So, here we have a product that didn’t function well in an environment that had never been referred to by Evolv’s CEO as non-optimal. And we have a direct statement from the CEO that seems to suggest he’d rather test this tech anywhere else but the NYC subway system.

And then we have the mayor, who has ignored all of this to portray this tech roll-out as win not just for New Yorkers, but possibly for all mankind. I am not even kidding.

Despite this, following the death of a man who was pushed onto the subway tracks in late March, Adams announced that Evolv’s gun-detection scanners would be tested in the city’s train stations. “This is a Sputnik moment,” Adams said on March 28. “When President Kennedy said we were going to put a man on the moon.”

Jesus. I could probably do 10,000 words on the statement alone. I won’t. But I’m still going to do several.

Where do you start? Mayor Adams comparing himself to one of the most beloved presidents/starfuckers to ever hold office? The comparison of looking for guns on a subway to one of the greatest achievements ever in the human race?

How about the fact that the Space Race was originally about asserting dominance? That the space program became more useful scientifically doesn’t erase its origin as a dick-measuring contest between us and the Red Menace. We needed to show them we could do everything better, if only to keep the mutually-assured-destruction temperatures down as much as possible during the Cold War.

Is the mayor comparing subway scofflaws to the USSR? Is he insinuating that ensuring the safety of subway passengers is on par with putting US boots on the lunar ground?

What would installing more metal detectors be portrayed as? Sending animals into orbit? Or does Mayor Adams think that might be a bad idea? After all, police officers are at least as willing to kill dogs as commie scientists.

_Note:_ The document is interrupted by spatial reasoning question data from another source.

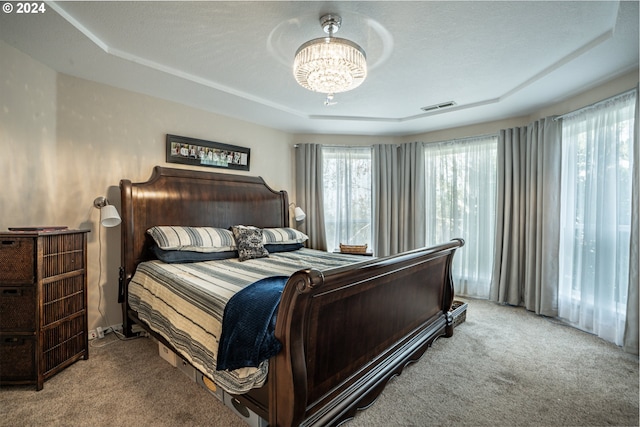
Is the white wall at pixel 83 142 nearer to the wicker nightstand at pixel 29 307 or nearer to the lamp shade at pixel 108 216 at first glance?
the lamp shade at pixel 108 216

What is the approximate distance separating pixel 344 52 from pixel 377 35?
0.38 meters

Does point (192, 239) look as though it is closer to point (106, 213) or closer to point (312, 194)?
point (106, 213)

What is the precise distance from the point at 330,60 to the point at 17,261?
241 centimetres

Or is it this: does he consider AI policing of mass transit a similar scientific achievement? “If we can put a man on the moon, surely we can put an algorithm in a turnstile!” What even the fuck.

And does the mayor really want to detect all the guns? Let’s not forget (as Mayor Adams surely has), this city loves a good guy with a gun. Bernie Goetz was treated as a hero for going all vigilante in a subway car. If you detect those guns, you might find yourself on the wrong side of history. (But that probably doesn’t matter when you can’t even be bothered to remember it.)

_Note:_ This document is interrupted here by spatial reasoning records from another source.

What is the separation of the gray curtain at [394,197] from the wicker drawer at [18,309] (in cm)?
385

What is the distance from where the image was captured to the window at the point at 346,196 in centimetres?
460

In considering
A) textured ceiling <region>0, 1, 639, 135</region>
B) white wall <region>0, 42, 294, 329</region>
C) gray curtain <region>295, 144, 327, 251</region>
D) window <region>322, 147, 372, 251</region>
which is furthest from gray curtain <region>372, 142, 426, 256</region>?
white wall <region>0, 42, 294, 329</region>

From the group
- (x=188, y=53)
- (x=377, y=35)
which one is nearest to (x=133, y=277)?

Self-aggrandizement aside, there’s probably another reason Mayor Adams is so hot for a product even the company’s CEO expects to disappoint in these conditions. The short answer is Adams like himself, likes cops, and likes anyone willing to let him still be (sort of) a cop while he’s officially the mayor. More great report from Wired’s Georgia Gee:

Back in 2022, Adams tasked New York’s deputy mayor, Philip Banks III, with finding a gun-detection solution. Before joining the administration, he served as NYPD’s chief of department, but resigned in 2014 amid a federal bribery and corruption investigation in which he was later named as an unindicted coconspirator. (Banks was never charged.)

While Adams said in May 2022 that he found Evolv online, Ozerkis from Evolv tells WIRED that the NYPD had contacted Evolv “to explore and test the possibility of using our screening solution around the city as part of their multi-pronged plan to curb violent crime.”

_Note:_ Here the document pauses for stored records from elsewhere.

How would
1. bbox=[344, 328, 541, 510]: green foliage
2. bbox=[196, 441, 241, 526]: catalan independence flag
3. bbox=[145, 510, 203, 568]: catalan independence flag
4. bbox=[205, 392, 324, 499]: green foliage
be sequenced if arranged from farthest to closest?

There was a lot of overlap with former members of the NYPD. Adams and Banks came up together as police officers—as did a then-account-executive of Evolv, also name-dropped by Chitkara in the email to the mayor’s staff. Dominick D’Orazio, who had been Evolv’s sales manager in the northeast US before being promoted to regional manager in April, was a commander in Brooklyn South whose reporting line included Banks—who was, at the time, deputy chief of patrol for Borough Brooklyn South. (Banks has denied meeting D’Orazio in his capacity as an Evolv employee.)

THE ARISTOCRATS!

Yeah, it’s all deeply incestuous. And, because of that, it’s deeply stupid. The tech has failed frequently, including its deployments in schools. It’s gun detection tech that apparently can’t detect guns. But because the mayor and his buddies are deeply involved, it’s being portrayed as the next best thing to martial law by someone currently being completely consumed by his own hubris.